> [任务说明] 下方讲 eBPF 映射与 bpf 系统调用的原文停在了半截，你能从它最后一句之后接着往下写吗？

━━━ 原文

BPF_MAP_TYPE_HASH：以哈希表形式存储键值对，比较常规
BPF_MAP_TYPE_ARRAY：以数组形式存储键值对，key 即为数组下标，对应的 value 皆初始化为 0
BPF_MAP_TYPE_PROG_ARRAY：特殊的数组映射，value 为其他 eBPF 程序的文件描述符
BPF_MAP_TYPE_STACK：以栈形式存储数据

bpf 系统调用

所有的操作其实都是通过 bpf 系统调用来完成的，其原型如下：

int bpf(int cmd, union bpf_attr *attr, unsigned int size);

bpf_attr 结构体

bpf 系统调用中的第二个参数是指向联合体 bpf_attr 的指针，定义于 kernel/bpf/syscall.c 中如下，对于不同的 cmd 而言其含义不同，因此这里是一个由多个结构体构成的联合体：

union bpf_attr {
	struct { /* anonymous struct used by BPF_MAP_CREATE command */
		__u32	map_type;	/* one of enum bpf_map_type */
		__u32	key_size;	/* size of key in bytes */
		__u32	value_size;	/* size of value in bytes */
		__u32	max_entries;	/* max number of entries in a map */
		__u32	map_flags;	/* BPF_MAP_CREATE related
					 * flags defined above.
					 */
		__u32	inner_map_fd;	/* fd pointing to the inner map */
		__u32	numa_node;	/* numa node (effective only if
					 * BPF_F_NUMA_NODE is set).

━━━━━━
━━━ 记录信息

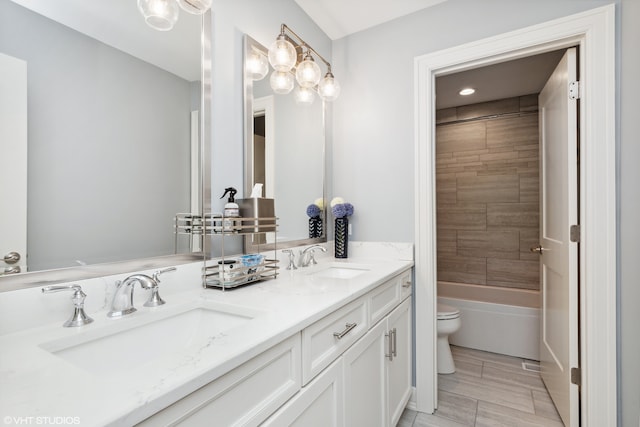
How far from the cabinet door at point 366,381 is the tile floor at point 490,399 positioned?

━━━━━━

> [书面回答]
					 */
		char	map_name[BPF_OBJ_NAME_LEN];
		__u32	map_ifindex;	/* ifindex of netdev to create on */
		__u32	btf_fd;		/* fd pointing to a BTF type data */
		__u32	btf_key_type_id;	/* BTF type_id of the key */
		__u32	btf_value_type_id;	/* BTF type_id of the value */
		__u32	btf_vmlinux_value_type_id;/* BTF type_id of a kernel-
						   * struct stored as the
						   * map value
						   */
		/* Any per-map-type extra fields
		 *
		 * BPF_MAP_TYPE_BLOOM_FILTER - the lowest 4 bits indicate the
		 * number of hash functions (if 0, the bloom filter will default
		 * to using 5 hash functions).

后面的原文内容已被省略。